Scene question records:

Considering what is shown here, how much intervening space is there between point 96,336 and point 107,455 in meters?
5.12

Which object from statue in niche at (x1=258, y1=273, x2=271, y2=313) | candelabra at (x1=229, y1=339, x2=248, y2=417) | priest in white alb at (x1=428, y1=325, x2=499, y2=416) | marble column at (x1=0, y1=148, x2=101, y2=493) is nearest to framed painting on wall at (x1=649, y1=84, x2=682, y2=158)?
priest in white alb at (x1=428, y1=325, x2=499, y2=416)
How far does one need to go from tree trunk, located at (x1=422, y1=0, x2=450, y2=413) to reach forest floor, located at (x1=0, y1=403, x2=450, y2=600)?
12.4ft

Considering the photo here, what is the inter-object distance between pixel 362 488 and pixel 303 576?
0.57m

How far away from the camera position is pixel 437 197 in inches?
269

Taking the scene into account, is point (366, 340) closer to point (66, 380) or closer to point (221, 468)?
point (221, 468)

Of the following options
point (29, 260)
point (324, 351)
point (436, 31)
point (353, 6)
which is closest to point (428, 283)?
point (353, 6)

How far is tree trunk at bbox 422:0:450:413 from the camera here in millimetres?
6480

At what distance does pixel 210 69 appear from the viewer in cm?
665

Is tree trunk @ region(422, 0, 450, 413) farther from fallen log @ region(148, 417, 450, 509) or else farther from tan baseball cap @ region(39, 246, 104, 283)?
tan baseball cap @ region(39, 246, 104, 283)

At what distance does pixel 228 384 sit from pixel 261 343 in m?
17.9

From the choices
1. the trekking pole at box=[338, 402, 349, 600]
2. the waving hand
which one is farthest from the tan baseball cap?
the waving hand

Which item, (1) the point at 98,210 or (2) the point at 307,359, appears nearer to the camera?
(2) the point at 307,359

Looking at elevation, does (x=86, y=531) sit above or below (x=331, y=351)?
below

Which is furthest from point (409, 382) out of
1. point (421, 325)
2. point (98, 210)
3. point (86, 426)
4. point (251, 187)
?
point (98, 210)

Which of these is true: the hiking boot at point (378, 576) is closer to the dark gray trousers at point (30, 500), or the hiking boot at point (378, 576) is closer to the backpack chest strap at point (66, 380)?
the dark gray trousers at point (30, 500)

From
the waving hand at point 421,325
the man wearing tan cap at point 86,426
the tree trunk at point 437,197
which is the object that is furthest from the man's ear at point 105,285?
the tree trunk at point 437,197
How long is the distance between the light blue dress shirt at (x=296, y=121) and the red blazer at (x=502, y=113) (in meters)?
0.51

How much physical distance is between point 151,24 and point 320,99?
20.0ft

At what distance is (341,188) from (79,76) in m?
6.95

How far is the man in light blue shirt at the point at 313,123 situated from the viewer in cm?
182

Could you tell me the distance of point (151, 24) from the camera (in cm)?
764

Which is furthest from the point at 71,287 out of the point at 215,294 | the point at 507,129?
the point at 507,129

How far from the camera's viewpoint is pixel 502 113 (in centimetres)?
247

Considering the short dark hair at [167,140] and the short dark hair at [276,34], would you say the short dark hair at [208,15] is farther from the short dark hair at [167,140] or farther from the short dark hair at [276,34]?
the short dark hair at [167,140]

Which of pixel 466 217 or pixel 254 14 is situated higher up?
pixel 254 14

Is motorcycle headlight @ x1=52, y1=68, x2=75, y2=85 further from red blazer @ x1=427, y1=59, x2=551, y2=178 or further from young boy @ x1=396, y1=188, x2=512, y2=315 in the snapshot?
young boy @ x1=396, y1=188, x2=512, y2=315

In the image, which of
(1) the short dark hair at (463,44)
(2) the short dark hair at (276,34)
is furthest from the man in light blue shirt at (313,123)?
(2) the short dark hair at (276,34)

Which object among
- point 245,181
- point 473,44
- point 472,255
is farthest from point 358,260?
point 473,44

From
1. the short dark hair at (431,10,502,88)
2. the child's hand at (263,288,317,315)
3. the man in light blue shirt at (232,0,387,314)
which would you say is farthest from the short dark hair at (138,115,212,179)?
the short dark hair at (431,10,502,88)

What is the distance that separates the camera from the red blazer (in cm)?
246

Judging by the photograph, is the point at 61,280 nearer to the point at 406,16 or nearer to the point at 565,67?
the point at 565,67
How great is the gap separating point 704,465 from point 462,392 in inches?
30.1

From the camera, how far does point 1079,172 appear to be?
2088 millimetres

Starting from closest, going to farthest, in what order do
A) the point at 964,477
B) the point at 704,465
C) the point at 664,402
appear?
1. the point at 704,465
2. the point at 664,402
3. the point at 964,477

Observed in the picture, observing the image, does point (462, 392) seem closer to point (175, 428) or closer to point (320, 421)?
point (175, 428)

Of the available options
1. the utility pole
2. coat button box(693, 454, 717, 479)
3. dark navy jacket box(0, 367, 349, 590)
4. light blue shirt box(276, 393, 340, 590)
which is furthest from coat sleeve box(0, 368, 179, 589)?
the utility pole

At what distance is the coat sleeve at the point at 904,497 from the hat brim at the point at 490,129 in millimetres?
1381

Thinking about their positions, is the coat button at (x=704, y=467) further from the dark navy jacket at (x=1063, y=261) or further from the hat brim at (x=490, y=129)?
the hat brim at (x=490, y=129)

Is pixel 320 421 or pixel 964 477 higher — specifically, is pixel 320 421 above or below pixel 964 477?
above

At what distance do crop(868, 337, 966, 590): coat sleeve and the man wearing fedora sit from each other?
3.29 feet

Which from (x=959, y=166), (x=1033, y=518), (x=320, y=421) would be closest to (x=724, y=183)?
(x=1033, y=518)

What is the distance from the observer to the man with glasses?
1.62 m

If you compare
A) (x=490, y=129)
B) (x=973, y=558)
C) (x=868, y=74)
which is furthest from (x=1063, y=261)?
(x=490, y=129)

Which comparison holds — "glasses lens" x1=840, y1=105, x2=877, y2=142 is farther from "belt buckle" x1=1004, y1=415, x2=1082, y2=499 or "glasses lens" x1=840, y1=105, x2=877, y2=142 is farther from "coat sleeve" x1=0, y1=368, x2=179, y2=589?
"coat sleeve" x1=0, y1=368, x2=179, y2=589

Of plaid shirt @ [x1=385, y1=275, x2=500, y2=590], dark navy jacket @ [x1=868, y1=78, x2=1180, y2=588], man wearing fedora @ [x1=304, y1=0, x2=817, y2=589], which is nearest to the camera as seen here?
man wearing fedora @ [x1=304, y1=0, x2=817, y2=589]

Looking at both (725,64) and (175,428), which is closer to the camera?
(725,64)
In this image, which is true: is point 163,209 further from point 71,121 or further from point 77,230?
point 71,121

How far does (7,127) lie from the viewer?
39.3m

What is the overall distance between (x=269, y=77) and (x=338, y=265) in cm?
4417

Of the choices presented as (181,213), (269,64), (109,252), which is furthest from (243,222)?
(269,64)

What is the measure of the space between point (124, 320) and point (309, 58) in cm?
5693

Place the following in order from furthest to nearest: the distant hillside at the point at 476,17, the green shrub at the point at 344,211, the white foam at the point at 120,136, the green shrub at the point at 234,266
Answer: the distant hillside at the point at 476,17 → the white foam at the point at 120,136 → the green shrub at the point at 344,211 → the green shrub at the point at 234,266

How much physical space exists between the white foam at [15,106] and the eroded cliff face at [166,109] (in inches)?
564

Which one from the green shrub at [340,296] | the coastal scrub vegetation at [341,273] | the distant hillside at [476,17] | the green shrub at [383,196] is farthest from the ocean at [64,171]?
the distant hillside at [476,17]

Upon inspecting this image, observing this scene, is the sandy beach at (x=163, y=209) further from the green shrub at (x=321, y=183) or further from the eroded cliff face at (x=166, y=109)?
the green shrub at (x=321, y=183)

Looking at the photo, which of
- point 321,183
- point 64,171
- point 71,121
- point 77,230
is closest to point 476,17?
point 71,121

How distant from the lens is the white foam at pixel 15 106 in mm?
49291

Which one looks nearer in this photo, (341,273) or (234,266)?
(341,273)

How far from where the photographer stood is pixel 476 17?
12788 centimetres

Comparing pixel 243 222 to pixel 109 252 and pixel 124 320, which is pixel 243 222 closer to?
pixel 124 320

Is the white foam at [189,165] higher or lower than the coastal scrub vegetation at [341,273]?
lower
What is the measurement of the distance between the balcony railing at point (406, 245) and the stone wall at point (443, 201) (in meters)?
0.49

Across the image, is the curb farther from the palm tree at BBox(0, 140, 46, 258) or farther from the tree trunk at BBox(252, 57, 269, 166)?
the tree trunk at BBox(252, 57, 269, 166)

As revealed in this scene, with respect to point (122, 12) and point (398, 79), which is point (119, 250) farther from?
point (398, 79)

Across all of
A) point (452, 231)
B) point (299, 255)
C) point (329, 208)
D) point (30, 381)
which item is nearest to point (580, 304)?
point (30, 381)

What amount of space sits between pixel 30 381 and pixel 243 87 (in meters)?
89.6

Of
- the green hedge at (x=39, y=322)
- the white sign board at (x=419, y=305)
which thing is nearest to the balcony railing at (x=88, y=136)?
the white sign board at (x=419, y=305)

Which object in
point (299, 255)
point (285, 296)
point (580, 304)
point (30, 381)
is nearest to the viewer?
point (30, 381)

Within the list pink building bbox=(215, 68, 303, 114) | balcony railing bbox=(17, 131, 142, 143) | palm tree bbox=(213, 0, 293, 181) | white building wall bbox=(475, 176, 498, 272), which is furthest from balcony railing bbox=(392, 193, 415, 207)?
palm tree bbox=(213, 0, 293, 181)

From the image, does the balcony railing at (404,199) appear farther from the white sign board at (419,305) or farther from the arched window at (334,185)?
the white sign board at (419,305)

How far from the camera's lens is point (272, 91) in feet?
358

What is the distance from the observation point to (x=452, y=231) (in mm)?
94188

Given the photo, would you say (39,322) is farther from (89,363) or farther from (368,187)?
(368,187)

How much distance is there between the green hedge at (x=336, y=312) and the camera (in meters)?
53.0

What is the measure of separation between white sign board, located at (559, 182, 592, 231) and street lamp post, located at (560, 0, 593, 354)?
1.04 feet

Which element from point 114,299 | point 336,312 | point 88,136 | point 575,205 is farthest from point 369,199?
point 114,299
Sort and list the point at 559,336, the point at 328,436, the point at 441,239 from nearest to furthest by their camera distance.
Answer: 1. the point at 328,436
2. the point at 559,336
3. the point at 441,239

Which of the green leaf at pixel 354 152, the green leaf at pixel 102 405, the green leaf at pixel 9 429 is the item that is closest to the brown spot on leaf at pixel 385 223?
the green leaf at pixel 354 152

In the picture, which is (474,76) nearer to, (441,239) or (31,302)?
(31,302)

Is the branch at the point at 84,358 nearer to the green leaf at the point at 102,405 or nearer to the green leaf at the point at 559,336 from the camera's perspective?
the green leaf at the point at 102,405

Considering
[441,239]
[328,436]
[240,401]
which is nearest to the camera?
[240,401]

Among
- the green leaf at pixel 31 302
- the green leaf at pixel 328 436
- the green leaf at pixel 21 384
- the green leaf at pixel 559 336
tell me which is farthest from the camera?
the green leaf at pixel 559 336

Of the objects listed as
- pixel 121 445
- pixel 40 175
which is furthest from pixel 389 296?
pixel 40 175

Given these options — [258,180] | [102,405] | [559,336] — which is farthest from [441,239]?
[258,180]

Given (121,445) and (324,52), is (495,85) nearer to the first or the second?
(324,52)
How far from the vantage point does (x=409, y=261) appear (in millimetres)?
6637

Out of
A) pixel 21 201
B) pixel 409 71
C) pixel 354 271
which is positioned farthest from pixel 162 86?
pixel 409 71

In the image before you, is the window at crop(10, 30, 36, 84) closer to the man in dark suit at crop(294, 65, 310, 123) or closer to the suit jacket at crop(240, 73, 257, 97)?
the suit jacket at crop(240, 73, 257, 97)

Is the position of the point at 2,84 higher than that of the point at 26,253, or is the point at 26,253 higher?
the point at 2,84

Problem to solve => Repeat exactly, and only, the lines of the records above, starting with the line that contains "Sort and list" and ending with the final line, both included.

Answer to this exercise =>
Sort and list the point at 559,336, the point at 328,436, the point at 441,239 from nearest to furthest by their camera distance.
Answer: 1. the point at 328,436
2. the point at 559,336
3. the point at 441,239

Which of the green leaf at pixel 354 152, the green leaf at pixel 102 405, the green leaf at pixel 9 429 is the item that is closest to the brown spot on leaf at pixel 385 223?
the green leaf at pixel 354 152

In the picture, which is (474,76) nearer to, (441,239) or (31,302)?
(31,302)

Is the branch at the point at 84,358 nearer to the green leaf at the point at 102,405 or nearer to the green leaf at the point at 559,336 from the camera's perspective?
the green leaf at the point at 102,405

Considering
[441,239]
[328,436]
[240,401]
which is nearest to the camera?
[240,401]

Among
- the green leaf at pixel 31 302
- the green leaf at pixel 328 436
- the green leaf at pixel 21 384
- the green leaf at pixel 559 336
tell me which is farthest from the camera?
the green leaf at pixel 559 336

Of the objects listed as
- pixel 121 445
- pixel 40 175
which is furthest from pixel 389 296?
pixel 40 175

Given these options — [258,180] | [102,405] | [559,336] — which is farthest from [441,239]?
[258,180]

Given (121,445) and (324,52), is (495,85) nearer to the first or the second?
(324,52)
How far from the vantage point does (x=409, y=261) appear (in millimetres)?
6637

Out of
A) pixel 21 201
B) pixel 409 71
C) pixel 354 271
which is positioned farthest from pixel 162 86?
pixel 409 71

In the image before you, is the window at crop(10, 30, 36, 84) closer to the man in dark suit at crop(294, 65, 310, 123) or closer to the suit jacket at crop(240, 73, 257, 97)?
the suit jacket at crop(240, 73, 257, 97)

Is the position of the point at 2,84 higher than that of the point at 26,253, or is the point at 26,253 higher?
the point at 2,84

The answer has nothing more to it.